# A New Battery Has Been Put In!?!



## mach 0.0013137 (Jan 10, 2005)

> SERVICES POCKET WATCH. HAS WHITE FACE AND BLACK NUMBERS.MADE IN GT BRITAIN. IT DOES WORK AND A NEW BATTERY HAS BEEN PUT IN BUT WHEN I PICK IT UP IT STOPS.


SERVICES POCKET WATCH

I have asked the seller how they managed to fit a new battery into a mechanical wind watch? :huh:

I`m looking forward to their reply :lol:


----------



## William_Wilson (May 21, 2007)

It likely stops because some idiot forced a battery inside the case. 

Later,

William


----------



## Shangas (Jan 27, 2008)

It's one of them newfangled electromechanical pocketwatches...or...something.
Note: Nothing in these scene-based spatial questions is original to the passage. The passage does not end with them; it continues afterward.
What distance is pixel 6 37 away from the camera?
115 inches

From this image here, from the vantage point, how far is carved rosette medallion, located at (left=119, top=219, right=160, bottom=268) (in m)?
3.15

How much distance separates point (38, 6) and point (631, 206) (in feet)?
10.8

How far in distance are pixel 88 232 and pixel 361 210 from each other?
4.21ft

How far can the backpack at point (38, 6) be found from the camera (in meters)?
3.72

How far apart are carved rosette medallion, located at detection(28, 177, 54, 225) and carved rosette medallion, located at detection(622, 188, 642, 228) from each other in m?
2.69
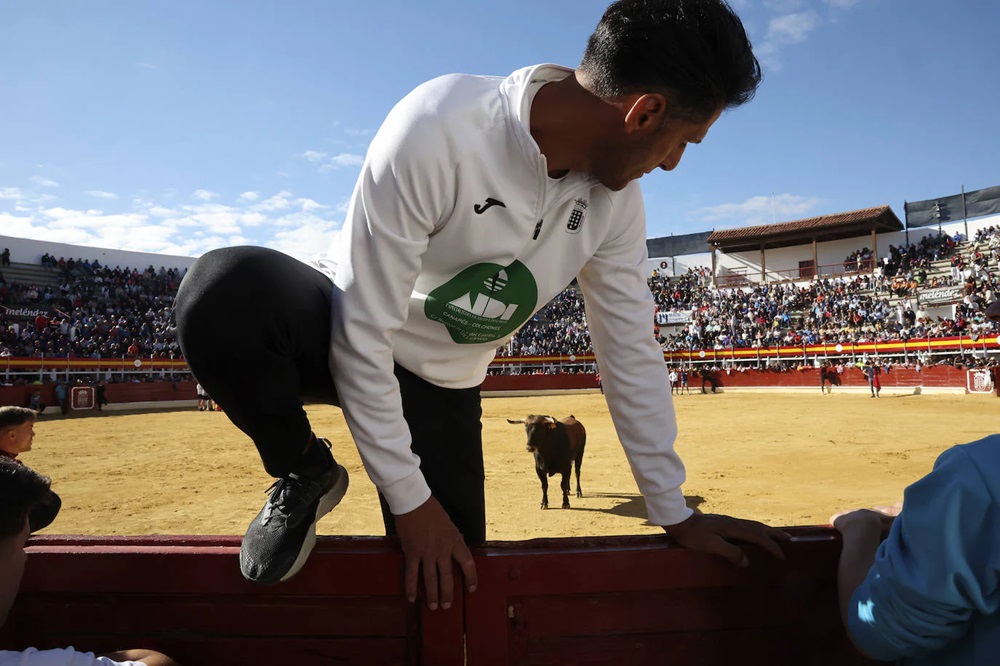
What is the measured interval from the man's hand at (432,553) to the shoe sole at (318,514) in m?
0.21

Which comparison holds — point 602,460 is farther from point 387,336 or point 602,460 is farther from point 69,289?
point 69,289

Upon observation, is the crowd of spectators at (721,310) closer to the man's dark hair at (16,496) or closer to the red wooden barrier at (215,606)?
the red wooden barrier at (215,606)

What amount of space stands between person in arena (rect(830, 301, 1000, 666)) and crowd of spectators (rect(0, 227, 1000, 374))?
2289cm

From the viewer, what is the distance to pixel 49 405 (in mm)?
20516

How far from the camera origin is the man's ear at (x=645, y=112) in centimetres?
148

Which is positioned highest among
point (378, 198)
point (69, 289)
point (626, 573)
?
point (69, 289)

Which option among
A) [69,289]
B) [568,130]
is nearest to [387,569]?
[568,130]

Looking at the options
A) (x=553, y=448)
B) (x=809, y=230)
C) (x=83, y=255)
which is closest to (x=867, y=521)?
(x=553, y=448)

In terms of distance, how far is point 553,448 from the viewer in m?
6.91

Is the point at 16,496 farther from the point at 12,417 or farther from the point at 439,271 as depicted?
the point at 12,417

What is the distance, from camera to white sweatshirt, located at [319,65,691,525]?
4.69ft

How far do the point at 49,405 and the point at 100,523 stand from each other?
1793 cm

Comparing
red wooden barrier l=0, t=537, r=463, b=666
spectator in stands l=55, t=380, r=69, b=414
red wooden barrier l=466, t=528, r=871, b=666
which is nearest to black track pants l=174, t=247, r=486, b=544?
red wooden barrier l=0, t=537, r=463, b=666

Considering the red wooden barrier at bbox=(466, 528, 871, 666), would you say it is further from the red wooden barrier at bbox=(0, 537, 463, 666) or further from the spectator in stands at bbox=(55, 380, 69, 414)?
the spectator in stands at bbox=(55, 380, 69, 414)
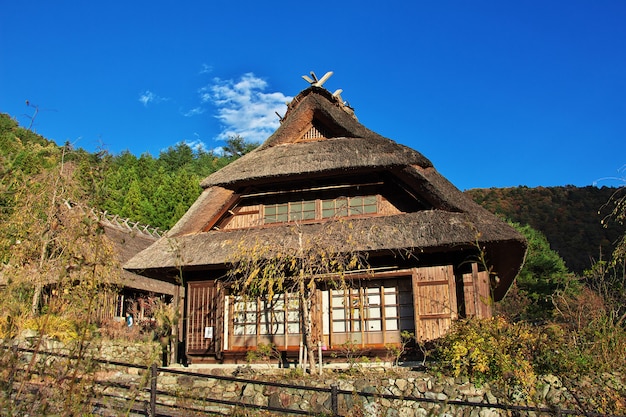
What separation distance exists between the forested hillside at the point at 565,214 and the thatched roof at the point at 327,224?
24977 mm

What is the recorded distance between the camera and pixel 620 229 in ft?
113

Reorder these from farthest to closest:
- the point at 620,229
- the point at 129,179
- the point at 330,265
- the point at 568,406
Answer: the point at 129,179 < the point at 620,229 < the point at 330,265 < the point at 568,406

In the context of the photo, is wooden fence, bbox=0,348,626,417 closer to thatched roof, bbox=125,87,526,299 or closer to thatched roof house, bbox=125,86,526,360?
thatched roof house, bbox=125,86,526,360

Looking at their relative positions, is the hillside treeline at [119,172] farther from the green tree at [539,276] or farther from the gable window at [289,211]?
the green tree at [539,276]

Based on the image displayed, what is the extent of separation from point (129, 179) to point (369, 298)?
1199 inches

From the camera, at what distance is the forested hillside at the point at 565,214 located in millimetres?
36688

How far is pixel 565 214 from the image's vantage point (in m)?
42.4

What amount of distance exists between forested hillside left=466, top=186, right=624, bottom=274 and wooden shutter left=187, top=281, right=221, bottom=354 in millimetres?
27990

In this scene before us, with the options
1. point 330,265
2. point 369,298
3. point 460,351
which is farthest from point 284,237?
point 460,351

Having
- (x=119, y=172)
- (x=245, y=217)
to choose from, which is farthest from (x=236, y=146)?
(x=245, y=217)

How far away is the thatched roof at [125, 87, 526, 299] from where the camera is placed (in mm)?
11383

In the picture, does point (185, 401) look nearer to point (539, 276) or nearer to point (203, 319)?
point (203, 319)

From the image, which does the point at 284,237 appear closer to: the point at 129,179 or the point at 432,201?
the point at 432,201

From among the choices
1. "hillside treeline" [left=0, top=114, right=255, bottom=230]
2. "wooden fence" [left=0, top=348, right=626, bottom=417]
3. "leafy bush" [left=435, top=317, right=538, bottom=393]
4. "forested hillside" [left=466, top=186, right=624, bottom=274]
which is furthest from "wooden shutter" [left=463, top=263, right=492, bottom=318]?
"forested hillside" [left=466, top=186, right=624, bottom=274]
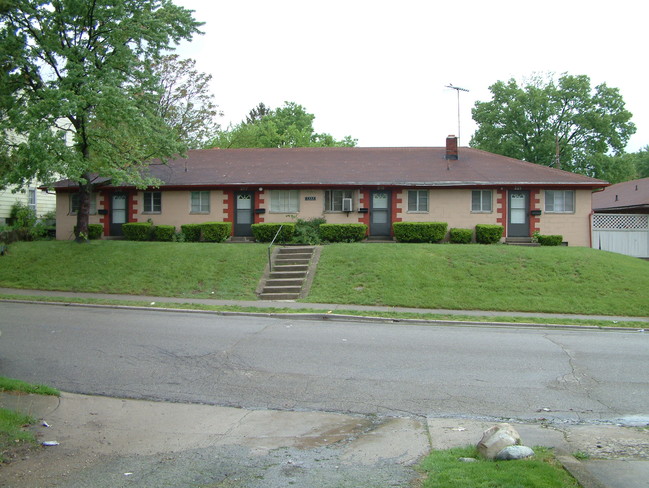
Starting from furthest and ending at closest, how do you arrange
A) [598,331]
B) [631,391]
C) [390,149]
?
[390,149] → [598,331] → [631,391]

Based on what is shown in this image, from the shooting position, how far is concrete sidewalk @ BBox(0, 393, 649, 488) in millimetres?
5477

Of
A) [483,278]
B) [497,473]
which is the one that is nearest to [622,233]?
[483,278]

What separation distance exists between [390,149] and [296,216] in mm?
7962

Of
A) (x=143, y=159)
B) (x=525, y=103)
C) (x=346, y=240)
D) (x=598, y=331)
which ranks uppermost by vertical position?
(x=525, y=103)

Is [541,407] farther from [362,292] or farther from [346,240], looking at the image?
[346,240]

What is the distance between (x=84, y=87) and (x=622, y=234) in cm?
2459

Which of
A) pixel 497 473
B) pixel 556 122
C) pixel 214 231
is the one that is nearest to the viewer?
pixel 497 473

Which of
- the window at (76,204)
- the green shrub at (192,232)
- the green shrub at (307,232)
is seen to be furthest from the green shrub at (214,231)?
the window at (76,204)

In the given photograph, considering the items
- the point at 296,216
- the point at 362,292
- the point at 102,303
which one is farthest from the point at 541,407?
the point at 296,216

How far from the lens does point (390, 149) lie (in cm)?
3206

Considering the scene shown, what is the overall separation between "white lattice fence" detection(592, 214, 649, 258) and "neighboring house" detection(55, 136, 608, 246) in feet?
4.71

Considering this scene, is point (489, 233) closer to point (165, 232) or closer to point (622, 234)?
point (622, 234)

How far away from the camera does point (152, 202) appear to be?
1114 inches

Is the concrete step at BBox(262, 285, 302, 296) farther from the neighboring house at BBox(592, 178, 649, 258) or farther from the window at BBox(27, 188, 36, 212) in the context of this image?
the window at BBox(27, 188, 36, 212)
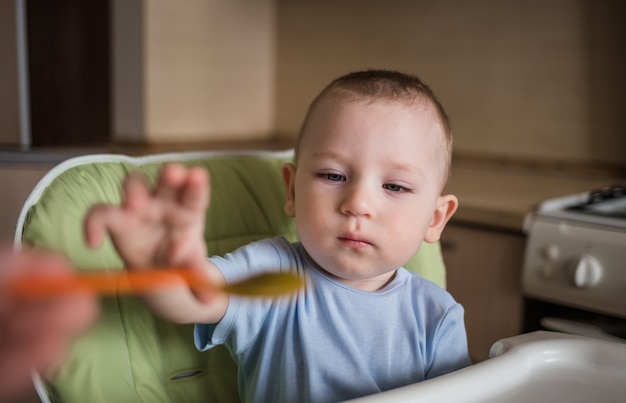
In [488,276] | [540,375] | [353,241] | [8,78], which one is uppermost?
[8,78]

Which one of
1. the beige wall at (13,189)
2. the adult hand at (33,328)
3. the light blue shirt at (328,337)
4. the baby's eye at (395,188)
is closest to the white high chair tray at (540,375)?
the light blue shirt at (328,337)

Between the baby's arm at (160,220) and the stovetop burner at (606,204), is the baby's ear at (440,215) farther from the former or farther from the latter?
the stovetop burner at (606,204)

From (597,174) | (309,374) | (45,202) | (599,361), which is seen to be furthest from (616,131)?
(45,202)

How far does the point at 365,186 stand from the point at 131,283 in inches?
14.5

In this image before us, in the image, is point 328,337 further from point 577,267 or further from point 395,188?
point 577,267

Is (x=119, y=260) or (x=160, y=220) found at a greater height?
(x=160, y=220)

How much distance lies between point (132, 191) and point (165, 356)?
0.46 meters

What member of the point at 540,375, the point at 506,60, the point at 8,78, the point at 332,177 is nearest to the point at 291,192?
the point at 332,177

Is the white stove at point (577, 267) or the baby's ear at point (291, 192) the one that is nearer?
the baby's ear at point (291, 192)

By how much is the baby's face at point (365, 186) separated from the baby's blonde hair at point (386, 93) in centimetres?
1

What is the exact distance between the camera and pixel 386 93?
869 mm

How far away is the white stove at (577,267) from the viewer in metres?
1.45

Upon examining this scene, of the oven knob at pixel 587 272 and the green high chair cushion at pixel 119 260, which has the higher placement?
the green high chair cushion at pixel 119 260

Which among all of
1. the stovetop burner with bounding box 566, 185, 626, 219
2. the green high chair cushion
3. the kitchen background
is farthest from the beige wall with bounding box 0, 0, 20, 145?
the stovetop burner with bounding box 566, 185, 626, 219
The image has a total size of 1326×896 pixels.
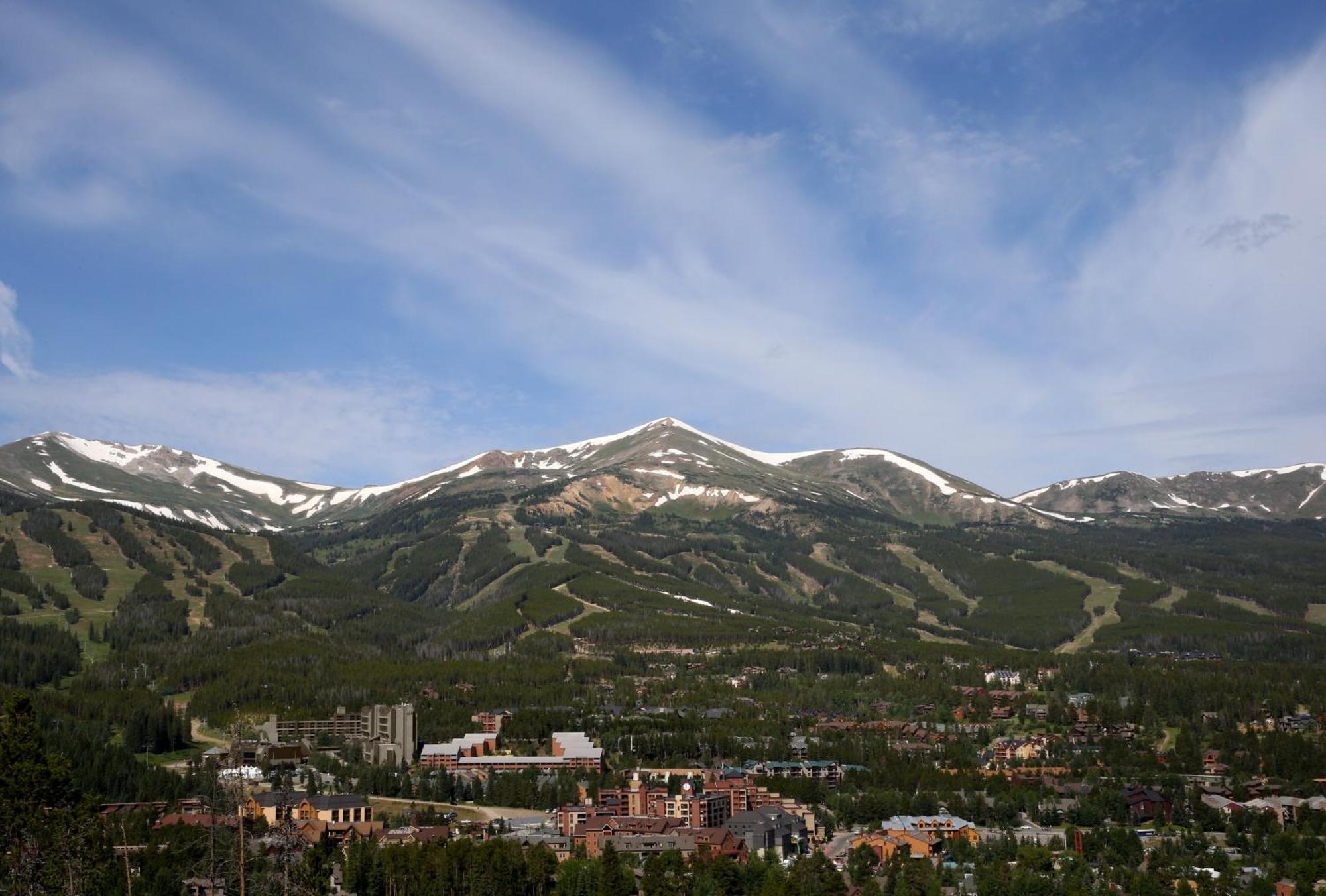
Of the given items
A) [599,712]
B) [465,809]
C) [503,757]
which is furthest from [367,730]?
[465,809]

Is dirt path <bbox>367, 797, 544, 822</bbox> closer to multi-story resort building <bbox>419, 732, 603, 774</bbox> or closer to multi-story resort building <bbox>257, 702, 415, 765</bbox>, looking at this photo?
multi-story resort building <bbox>419, 732, 603, 774</bbox>

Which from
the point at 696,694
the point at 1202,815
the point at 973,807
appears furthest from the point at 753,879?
the point at 696,694

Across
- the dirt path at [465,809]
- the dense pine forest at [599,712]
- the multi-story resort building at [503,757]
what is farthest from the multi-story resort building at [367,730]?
the dirt path at [465,809]

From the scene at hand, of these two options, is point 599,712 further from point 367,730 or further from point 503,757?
point 367,730

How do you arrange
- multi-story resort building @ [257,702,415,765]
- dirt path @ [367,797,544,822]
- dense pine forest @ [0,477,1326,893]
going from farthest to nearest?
multi-story resort building @ [257,702,415,765], dirt path @ [367,797,544,822], dense pine forest @ [0,477,1326,893]

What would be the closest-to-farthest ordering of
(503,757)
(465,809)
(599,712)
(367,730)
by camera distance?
(465,809)
(503,757)
(367,730)
(599,712)

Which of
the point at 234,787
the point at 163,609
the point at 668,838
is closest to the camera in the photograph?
the point at 234,787

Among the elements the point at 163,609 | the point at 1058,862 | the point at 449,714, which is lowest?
the point at 1058,862

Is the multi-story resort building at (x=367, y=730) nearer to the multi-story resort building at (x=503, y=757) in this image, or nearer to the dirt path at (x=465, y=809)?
the multi-story resort building at (x=503, y=757)

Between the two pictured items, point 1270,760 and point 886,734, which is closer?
point 1270,760

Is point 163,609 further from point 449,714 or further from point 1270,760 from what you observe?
point 1270,760

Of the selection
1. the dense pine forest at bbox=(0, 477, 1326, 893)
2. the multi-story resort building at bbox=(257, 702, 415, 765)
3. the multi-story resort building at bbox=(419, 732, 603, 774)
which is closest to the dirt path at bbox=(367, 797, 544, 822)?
the dense pine forest at bbox=(0, 477, 1326, 893)
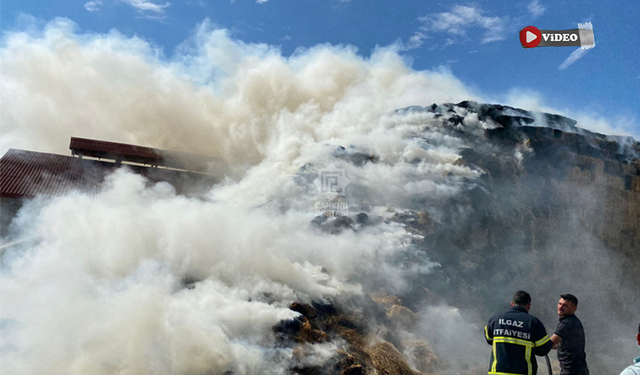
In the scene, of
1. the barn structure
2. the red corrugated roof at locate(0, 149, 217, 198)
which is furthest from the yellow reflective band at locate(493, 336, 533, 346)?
the red corrugated roof at locate(0, 149, 217, 198)

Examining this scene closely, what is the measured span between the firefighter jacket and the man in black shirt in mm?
574

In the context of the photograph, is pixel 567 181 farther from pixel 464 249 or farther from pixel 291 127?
pixel 291 127

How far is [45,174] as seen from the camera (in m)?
18.0

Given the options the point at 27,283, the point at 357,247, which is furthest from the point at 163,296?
the point at 357,247

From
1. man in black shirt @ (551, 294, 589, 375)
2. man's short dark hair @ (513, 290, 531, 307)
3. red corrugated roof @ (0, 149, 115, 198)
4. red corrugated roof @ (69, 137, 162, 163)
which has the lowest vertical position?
man in black shirt @ (551, 294, 589, 375)

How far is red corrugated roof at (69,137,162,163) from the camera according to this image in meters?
20.7

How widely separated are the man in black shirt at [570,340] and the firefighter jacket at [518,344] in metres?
0.57

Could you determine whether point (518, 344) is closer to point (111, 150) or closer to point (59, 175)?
point (59, 175)

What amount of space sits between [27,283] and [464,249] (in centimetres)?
1538

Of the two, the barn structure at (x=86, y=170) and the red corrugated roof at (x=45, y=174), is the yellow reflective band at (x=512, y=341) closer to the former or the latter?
the barn structure at (x=86, y=170)

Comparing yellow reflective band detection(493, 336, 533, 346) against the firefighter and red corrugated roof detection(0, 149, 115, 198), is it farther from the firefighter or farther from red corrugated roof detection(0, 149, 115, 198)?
red corrugated roof detection(0, 149, 115, 198)

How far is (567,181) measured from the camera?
70.2 ft

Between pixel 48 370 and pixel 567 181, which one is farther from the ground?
pixel 567 181

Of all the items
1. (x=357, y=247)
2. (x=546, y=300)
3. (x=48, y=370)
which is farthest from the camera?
(x=546, y=300)
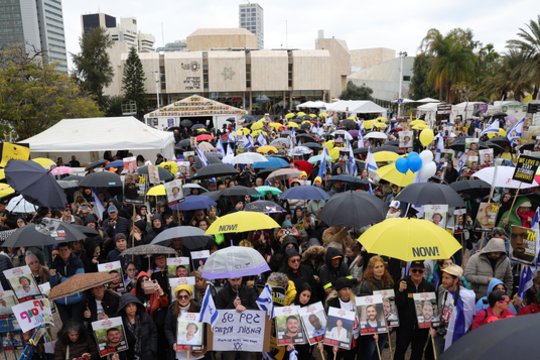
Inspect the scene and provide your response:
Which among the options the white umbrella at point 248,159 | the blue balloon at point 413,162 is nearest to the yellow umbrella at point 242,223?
the blue balloon at point 413,162

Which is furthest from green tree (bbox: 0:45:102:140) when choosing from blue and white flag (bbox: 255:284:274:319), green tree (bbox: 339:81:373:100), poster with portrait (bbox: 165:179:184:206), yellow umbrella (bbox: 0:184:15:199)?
green tree (bbox: 339:81:373:100)

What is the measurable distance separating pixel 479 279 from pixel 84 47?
203 ft

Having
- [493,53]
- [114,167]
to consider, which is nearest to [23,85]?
[114,167]

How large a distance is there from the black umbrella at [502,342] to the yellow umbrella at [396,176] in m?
6.97

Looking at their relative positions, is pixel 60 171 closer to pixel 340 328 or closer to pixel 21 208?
pixel 21 208

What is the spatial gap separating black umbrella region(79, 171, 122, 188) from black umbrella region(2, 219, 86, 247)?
11.0 feet

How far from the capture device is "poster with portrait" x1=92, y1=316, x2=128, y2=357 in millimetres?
4711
I'd love to know where he thought the battery went...and what he probably broke and/or removed, to get it to fit into the watch.


----------



## AlanJohn (Mar 17, 2011)

My guess is, he/she, is just a liar.


----------



## mel (Dec 6, 2006)

Club Hammer?

:bangin:

:weed: ldman:


----------



## harryblakes7 (Oct 1, 2010)

Thats what they told him at Timps........  ahem, i mean the watch repair place where they fit batteries.......


----------



## mach 0.0013137 (Jan 10, 2005)

mach 0.0013137 said:


> I have asked the seller how they managed to fit a new battery into a mechanical wind watch? :huh:
> 
> I`m looking forward to their reply :lol:


Well I got one...



> hi sorry my wife did write up bit mixed up there.


That`s it blame the 710 :lol:


----------